Problems to solve
- 1) Repeat the passage of the MPICH mailing-list post from "The naive implementation" to "the loop however.".
- 2) In the MPICH mailing-list post, how many receives posted at once did the writer find optimum for MPIGAMMA?
- 3) Does each statement agree with the MPICH mailing-list post? (a) The naive implementation works without a barrier at the end of each loop. (b) If the barrier is slow, raising the pipeline depth can keep utilization full. (c) GAMMA's flow control expects oversubscription.

Text passage: Begin

[MPICH] MPICH2 performance issue with dual core

Thu Jan 3 11:19:27 CST 2008

On Thu, 2007-12-27 at 13:37 -0500, Tony Ladd wrote:
> 
> 2) In the Alltoall I noticed that MPICH1 posts all the receives and
> then 
> uses non-blocking sends + Msg_Wait. This can lead to oversubscription 
> and packet loss in my experience. Last year, when working with
> Guiseppe 
> Ciaccio to test MPIGAMMA on our cluster I found truly horrible 
> performance on Alltoall  for large numbers of processes (hours
> instead 
> of seconds for M ~ 100). The problem was exacerbated by GAMMA's 
> rudimentary flow control which does not expect oversubscription.
> However 
> in my opinion a scalable collective algorithm should not
> oversubscribe 
> if at all possible. In the case of Alltoall an additional loop
> enables 
> an arbitrary number of receives to be posted at once. I found about 4 
> was optimum for MPIGAMMA.

The naive implementation of this won't work, you find you need a barrier
at the end of each loop to ensure all processes proceed lockstep.

The best way to do it is to pipeline the inner loop with itself, have
each iteration of the loop consist of four receives, ideally a barrier,
four sends and a final barrier.  If you have asynchronous barriers then
you can pipeline multiple iterations of the loop to ensure the network
is kept busy and hence achieving maximum performance.  A loop size of
four and a pipeline depth of two would have a maximum of eight active
receives to any given process at any one time and other than any
in-balances in the network a minimum of four.  Any in-balances would be
corrected each iteration of the loop however.

To do this you need a low overhead asynchronous barrier, If the barrier
is slow and the process count allows it you can simply increase the
pipeline depth to maintain full utilisation however it does help if it's
low CPU overhead.

Ashley,

Text passage: End
Material supplied: Begin

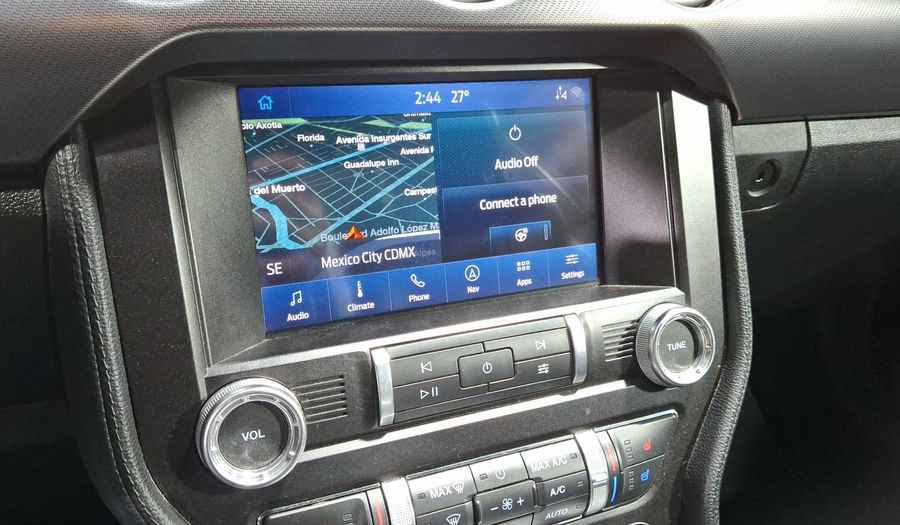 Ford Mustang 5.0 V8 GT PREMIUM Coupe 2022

Material supplied: End
Material supplied: Begin

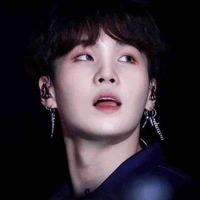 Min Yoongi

Material supplied: End
Material supplied: Begin

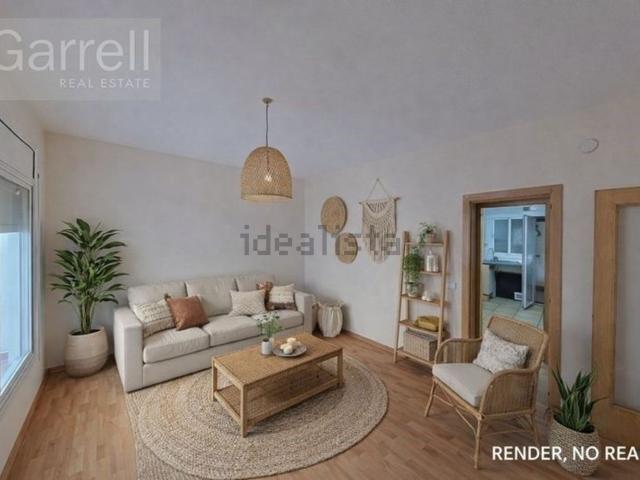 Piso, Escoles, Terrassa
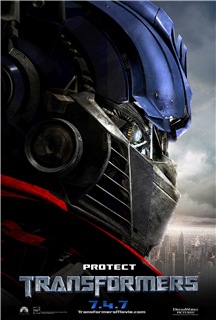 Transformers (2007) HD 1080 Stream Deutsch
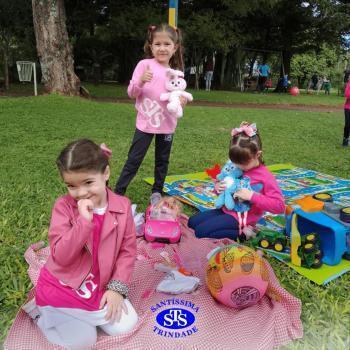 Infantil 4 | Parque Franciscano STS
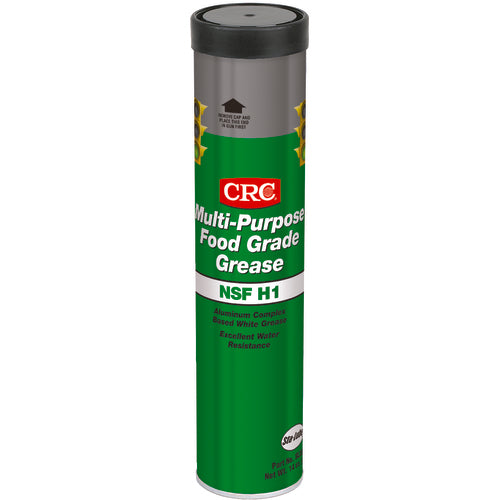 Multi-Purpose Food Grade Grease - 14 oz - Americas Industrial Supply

Material supplied: End

Responses to the tasks
- 1)
The naive implementation of this won't work, you find you need a barrier
at the end of each loop to ensure all processes proceed lockstep.

The best way to do it is to pipeline the inner loop with itself, have
each iteration of the loop consist of four receives, ideally a barrier,
four sends and a final barrier.  If you have asynchronous barriers then
you can pipeline multiple iterations of the loop to ensure the network
is kept busy and hence achieving maximum performance.  A loop size of
four and a pipeline depth of two would have a maximum of eight active
receives to any given process at any one time and other than any
in-balances in the network a minimum of four.  Any in-balances would be
corrected each iteration of the loop however.

- 2) About 4.

- 3)
(a) No: "The naive implementation of this won't work, you find you need a barrier"
(b) Yes: "pipeline depth to maintain full utilisation"
(c) No: "rudimentary flow control which does not expect oversubscription."